In the NFL's scattershot discipline system, it is dangerous to play the tit-for-tat game and assume a level playing field of equality.
It's just not there.
Since Roger Goodell has become commissioner, his arbitrary and wildly variant discipline range — especially in terms of number of games suspended — has given us Tanard Jackson (20 games for substance abuse), Johnny Jolly (three years for the same), Ben Roethlisberger (four games for an alleged rape for which he was never charged), Terrelle Pryor (five games for breaking NCAA rules) and plenty more.
So yeah, trying to extrapolate what Greg Hardy's suspension reduction from 10 games to four and what it might mean for Brady is tricky business. That said, Hardy and Brady now are both set at four games.
But can commissioner Roger Goodell keep Brady at four? He might have told a ballboy to let a little air out of hit footballs; we can't say with any certainty.

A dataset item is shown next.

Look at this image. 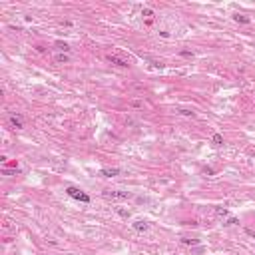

He might have come off as a little guilty by not handing Goodell his cell phone. Right now, his suspension is on equal footing to that of Hardy, who was convicted, via bench trial, of domestic violence charges in North Carolina's unsual two-pronged legal system before having the case thrown out when the key witness, Hardy's ex-girlfriend, refused to cooperate.
If you've noticed, Goodell's record on these things is awful. He has essentially been overturned on pretty much every major discipline decision of this magnitude he's handed down the last several years, going all the way back to the New Orleans Saints' bounty incident. Does Goodell jump the gun and reduce Brady to two games (or one?) as a public-relations gambit? Or does he hold firm and essentially dare Brady and Co. to take him to court and risk losing time later?
Either way, Friday's reduction of Hardy's suspension gives us another arbitrary example of how out of whack the league's dart-board discipline remains.